[Editor’s note: This post has been written by Adriana Arellano, from Grupo FARO, who are participating of a mentoring project with ASIES in Guatemala. It is an effort to share lessons learned by these organisations with other think tanks.]
A think tank’s governance is a delicate matter. The balance between individual researchers’ interests and those of the organisation is hard to strike, especially when the think tank depends on short to medium term project funding.
In order to secure new sources of funding while maintaining a coherent research agenda, we at Grupo FARO are constantly keeping an eye out for upcoming calls for proposals and study our donor’s priorities. As soon as we identify a possible opportunity, we work full-steam on developing a good proposal.
For each of them, we put together a team which focuses on producing innovative ideas. However, we are frequently confronted with some dilemmas:
- How to make sure that these proposals will keep us in line with the organisation’s goals?
- How to add value through these proposals?
- How do we achieve a multi-disciplinary approach in them?
At Grupo FARO, we have developed a seven-step process for project approval that has helped us to deal with those questions. The process is summarised below.
From call to proposal… to an actual project
The 7 steps are:
- It is up to each programme director or coordinator, or FARO’s Executive Committee (this group is composed of the Executive Director together with the Directors of Research, Director of Communications and Policy Incidence, and Director of Finance and Administration), to decide which proposals to develop, in accordance with FARO’s institutional goals.
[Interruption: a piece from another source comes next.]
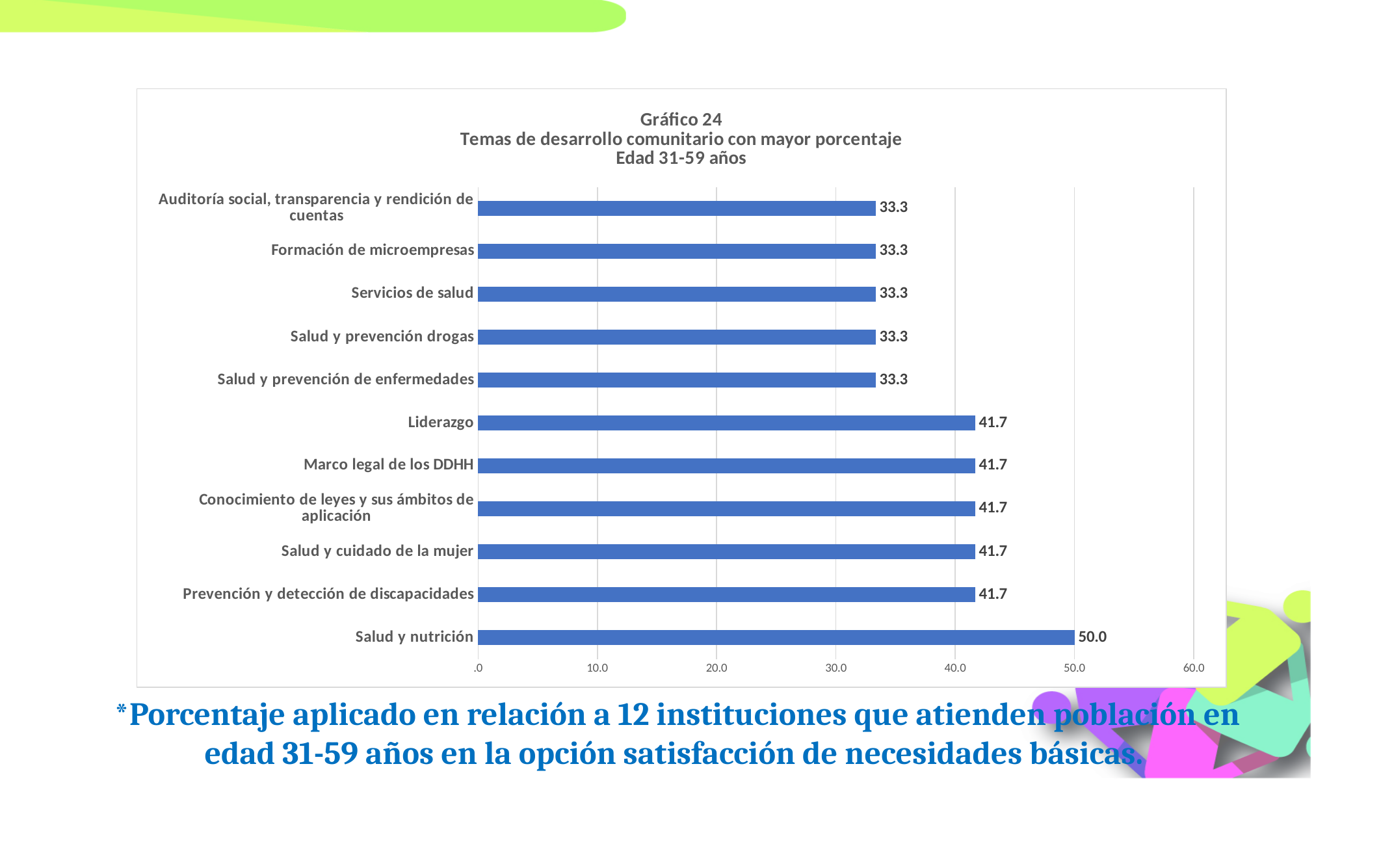
Which category has the highest value? Salud y nutrición Which is larger, the value for Prevención y detección de discapacidades or the value for Salud y prevención drogas? Prevención y detección de discapacidades What age range is named in the chart title? 31-59 años What is the value for Liderazgo? 41.7 What is the value for Servicios de salud? 33.3 Is the value for Salud y nutrición greater or less than 40.0? greater What kind of chart is shown on the slide? Bar chart What is the value for Salud y nutrición? 50.0 What is the difference between the values for Salud y cuidado de la mujer and Formación de microempresas? 8.4 How many categories are shown in the chart? 11 What is the difference between the values for Salud y nutrición and Liderazgo? 8.3 What is the value for Marco legal de los DDHH? 41.7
- Each new proposal is prepared by a team –most likely as part of a specific area/programme or working across various areas/programmes.
- Crucially, the team needs to check and comply with the donor’s requirements as well as formatting.
- Each proposal is then developed in collaboration with FARO’s strategic areas: Communications and Policy Incidence, Research, and Finance and Administration, which provide feedback and general support.
- Once the proposal is drafted, it is sent out to the entire organisation for comments. Whoever is in a position to provide general and/or specific comments is invited to do so.
- Following any adjustments, the proposal is sent to the Committee for Project Approval (CAP) for a final review.
- If and when approved by CAP, the proposal is finally submitted.
7 step process: from call to proposal
How does CAP work?
CAP is a mechanism that helps us improve proposals and ensure that they are in line with our goals, mission, and vision. Anyone in the organisation is welcome to attend CAP meetings, but project approval is subject to the votes of its three official members: the Directors of Research (who chairs it), Communications and Policy Incidence, and Finance and Administration
Given usual time constraints, proposals are reviewed in their required format (depending on donors) rather than in a standardised form. Documents are sent in advance so that, during the CAP meetings, the proposal team leader presents the project goals and the proposal’s main elements. Each CAP member verifies that the proposal is sound from the perspective of his or her own areas of expertise. Additionally, they share their own ideas and raise key questions.
CAP members take the following criteria under consideration:
- Is the proposal in line with our mission, vision and strategic goals?
- Does it match with our research agenda?
- Does it fulfil gender and cultural diversity criteria?
- Is it in line with the donor’s financial requirements?
- Does it fulfil internal requirements for overheads?
- Does it require matching funds?
- Are taxes and related expenses taken into account?
Communications and Policy Incidence considerations:
- Have actor mapping and risk assessment exercises been carried out?
- Are the project’s messages clear?
- Are the project’s audiences properly identified?
- Which public policy does the project seek to inform/influence?
- What communications outputs will result from it?
- Does the proposal clearly state the problem, its background, and the goals?
- Is there a clear hypothesis and method?
- What research outputs will result from it?
Following the meeting, the committee can decide to:
- Approve the proposal;
- Approve it with revisions; or
- Reject it.
Although the latter has not happened yet, there have been proposals that were approved with revisions. In this case, the document has to be resubmitted to CAP before being officially set out to the funder.
Proposal development requires creativity, commitment, and hard work. At Grupo FARO we have developed these mechanisms in order to provide support and feedback to those involved in new proposals. It is often the case that proposal teams are surprised by the amount of ideas and suggestions they get from the rest of the organisation. More importantly, at FARO we want these teams to feel they have the organisation’s support.